In a blow for cyber villains, REvil the notorious ransomware gang that operates out of Russia, has been busted by Russian authorities. The arrest of 14 members of REvil is a deeply significant moment in cyber-crime and cyber-relations between the US and Russia.

For years, Russia has ignored and denied accusations that Russian ransomware hackers are allowed safe harbour in the country to attack western targets. The US had offered a reward of up to $10m (£7.3m) for information leading to the gang members.
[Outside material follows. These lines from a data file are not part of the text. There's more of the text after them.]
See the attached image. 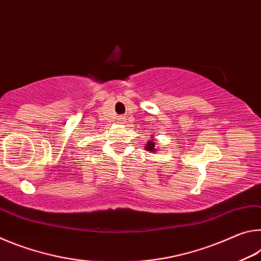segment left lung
<instances>
[{"label":"left lung","instance_id":"obj_1","mask_svg":"<svg viewBox=\"0 0 261 261\" xmlns=\"http://www.w3.org/2000/svg\"><path fill=\"white\" fill-rule=\"evenodd\" d=\"M145 149H146L147 152H156V148H155V140L152 139L151 141H147V144L145 145Z\"/></svg>","mask_w":261,"mask_h":261}]
</instances>
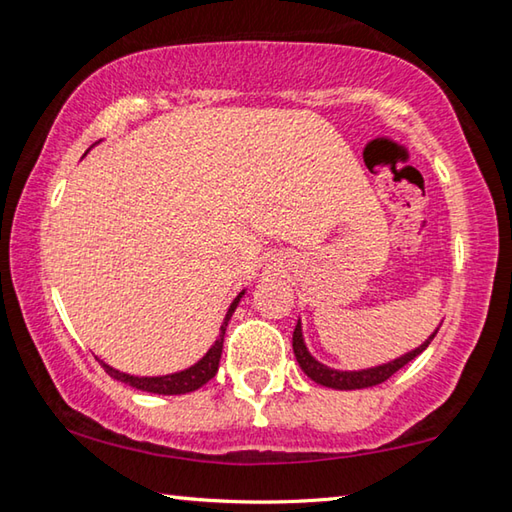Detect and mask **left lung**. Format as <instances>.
<instances>
[{
  "instance_id": "obj_1",
  "label": "left lung",
  "mask_w": 512,
  "mask_h": 512,
  "mask_svg": "<svg viewBox=\"0 0 512 512\" xmlns=\"http://www.w3.org/2000/svg\"><path fill=\"white\" fill-rule=\"evenodd\" d=\"M438 334V327L433 329L429 334V339L424 341L418 348L411 350V352H404L402 357H397L393 361H386V363H379V366H372V368H363V370H334L325 366V363H320L314 354L307 350L305 345V336H302V325L298 320L296 329H293V354H296V359L300 363V368L305 375L316 381L320 386H327V388H334V391H357V388H370V386H377L381 381H386L391 375H395L397 370L404 368L406 363L413 361L418 357L420 352H424L429 348V343L433 341V336Z\"/></svg>"
}]
</instances>
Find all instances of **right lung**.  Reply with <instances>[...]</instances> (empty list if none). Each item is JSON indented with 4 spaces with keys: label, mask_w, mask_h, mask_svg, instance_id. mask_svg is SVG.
Masks as SVG:
<instances>
[{
    "label": "right lung",
    "mask_w": 512,
    "mask_h": 512,
    "mask_svg": "<svg viewBox=\"0 0 512 512\" xmlns=\"http://www.w3.org/2000/svg\"><path fill=\"white\" fill-rule=\"evenodd\" d=\"M246 289L239 293V296L232 300V305L228 307V314H225L223 323L219 327V336H216V341L212 343V348L203 354V359H198L194 366H189L180 372H171V375H160V377H135V375H128V372H121L115 370L112 366H108L106 361L99 363L103 366V370L108 372L112 379L121 381V384H128L137 388V391H144V393H155V395H185V393H192L198 391L203 384H207L214 375L216 370H219V361H221V352H223V336H225V327H228L232 314H235V309L239 305V300L244 298Z\"/></svg>",
    "instance_id": "right-lung-1"
}]
</instances>
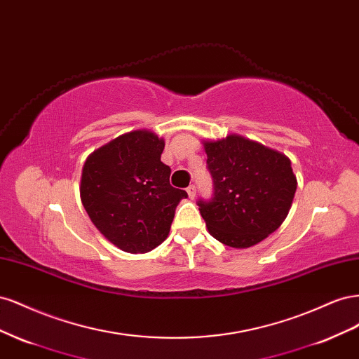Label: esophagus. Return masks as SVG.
Segmentation results:
<instances>
[{"mask_svg": "<svg viewBox=\"0 0 359 359\" xmlns=\"http://www.w3.org/2000/svg\"><path fill=\"white\" fill-rule=\"evenodd\" d=\"M187 193H189V198L190 199H194V196H196V187H194L193 184H191V186L187 187Z\"/></svg>", "mask_w": 359, "mask_h": 359, "instance_id": "obj_1", "label": "esophagus"}]
</instances>
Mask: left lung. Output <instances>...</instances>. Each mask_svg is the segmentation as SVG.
Listing matches in <instances>:
<instances>
[{
  "mask_svg": "<svg viewBox=\"0 0 359 359\" xmlns=\"http://www.w3.org/2000/svg\"><path fill=\"white\" fill-rule=\"evenodd\" d=\"M202 144L214 180V198L198 202L208 232L233 248L264 241L285 222L295 196L289 157L240 135Z\"/></svg>",
  "mask_w": 359,
  "mask_h": 359,
  "instance_id": "8db88e82",
  "label": "left lung"
}]
</instances>
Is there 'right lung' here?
<instances>
[{
    "label": "right lung",
    "instance_id": "obj_1",
    "mask_svg": "<svg viewBox=\"0 0 359 359\" xmlns=\"http://www.w3.org/2000/svg\"><path fill=\"white\" fill-rule=\"evenodd\" d=\"M165 139L133 130L95 149L81 177V201L91 222L115 247L148 253L166 240L177 205L187 198L170 186L161 163Z\"/></svg>",
    "mask_w": 359,
    "mask_h": 359
}]
</instances>
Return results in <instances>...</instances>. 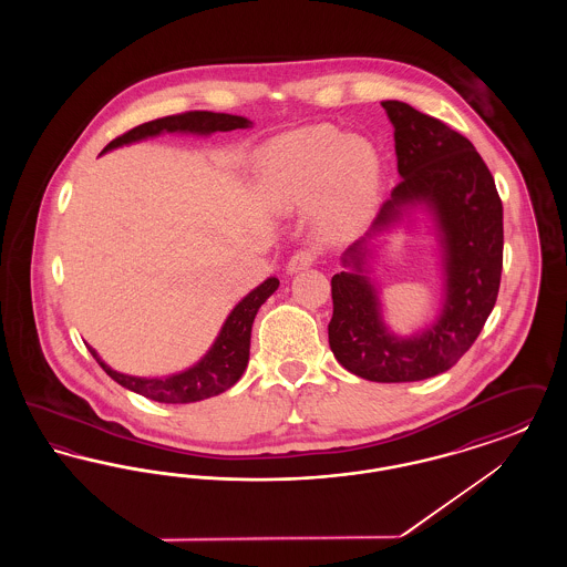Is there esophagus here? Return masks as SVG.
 Here are the masks:
<instances>
[{"mask_svg": "<svg viewBox=\"0 0 567 567\" xmlns=\"http://www.w3.org/2000/svg\"><path fill=\"white\" fill-rule=\"evenodd\" d=\"M315 259H317V255L312 250H297L296 255L287 264V271L296 274L299 270H308L315 264Z\"/></svg>", "mask_w": 567, "mask_h": 567, "instance_id": "obj_1", "label": "esophagus"}]
</instances>
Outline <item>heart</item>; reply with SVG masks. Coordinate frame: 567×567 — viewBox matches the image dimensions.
I'll use <instances>...</instances> for the list:
<instances>
[{"label":"heart","mask_w":567,"mask_h":567,"mask_svg":"<svg viewBox=\"0 0 567 567\" xmlns=\"http://www.w3.org/2000/svg\"><path fill=\"white\" fill-rule=\"evenodd\" d=\"M261 178L280 210H306L319 202L327 225L354 227L377 208L382 157L365 137L312 125L271 142Z\"/></svg>","instance_id":"obj_1"}]
</instances>
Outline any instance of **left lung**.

Following the arrests Russia's intelligence bureau FSB said the group had "ceased to exist". The agency said it had acted after being provided with information about the REvil gang by the US. However, it does not appear that any Russian members of the gang will be extradited to the US.
  • The operation is the first time in years that the US and Russia have collaborated on a cyber-crime operation.
  • The FSB said it had seized more than 426 million roubles (£4m), including about £440,000 worth of crypto-currency.
  • It also said that more than 20 high-end cars had been seized from gang members.
Seismic shudders jolt the cyber underground

There have been signs of considerable anxiety and consternation among Eastern-European cybercriminals in the days following the REvil arrests.
  • Many cyber criminals now seem less confident about Russia being a haven for their operations and fear that cooperation between Russian and US authorities could pose major problems for them in the future.
  • A feeling of instability, fear, and paranoia is now being detected in cybercrime forums. Some have begun discussing the potential of moving operations to India, the Middle East, China and even Israel.
  • Some cyber criminals are offering advice on how to mitigate exposure to law enforcement by taking advantage of tools like the Tor browser, deleting old messages, using encryption, and not keeping stolen data on a single computer.
  • Cybercriminals are also offering each other advice on how to avoid attracting attention such as staying under the radar and unlike REvil not launching attacks on major, multibillion US organizations and targets in critical infrastructure sectors.
Why now?

The arrests come at a tense time between the US and Russia over a potential invasion of Ukraine. The FSB's move could be calculated to gain favour with the US, which has expressed deep concern over the threat posed by REvil following a series of damaging ransomware attacks.

In a sense it’s likely that this is a diplomatic move of sorts with Russia sending a signal to the US that if it doesn’t enact severe sanctions for an invasion of Ukraine, Russia will continue to cooperate on ransomware investigations. Of course this begs the question if the US does impose sanctions will REvil be resurrected in another form?

A testing ground for Russian hacks

Ironically the REvil arrests were announced as many government websites in Ukraine were defaced by hackers with an ominous message warning Ukrainians that their personal data was being uploaded to the Internet. “Be afraid and expect the worst,” the message warned.

Ukraine has long been used as the testing grounds for Russian offensive hacking capabilities. For instance, state-backed Russian hackers have been blamed for a cyberattack on Ukraine’s power grid that left 230,000 customers shivering in the dark, several years ago.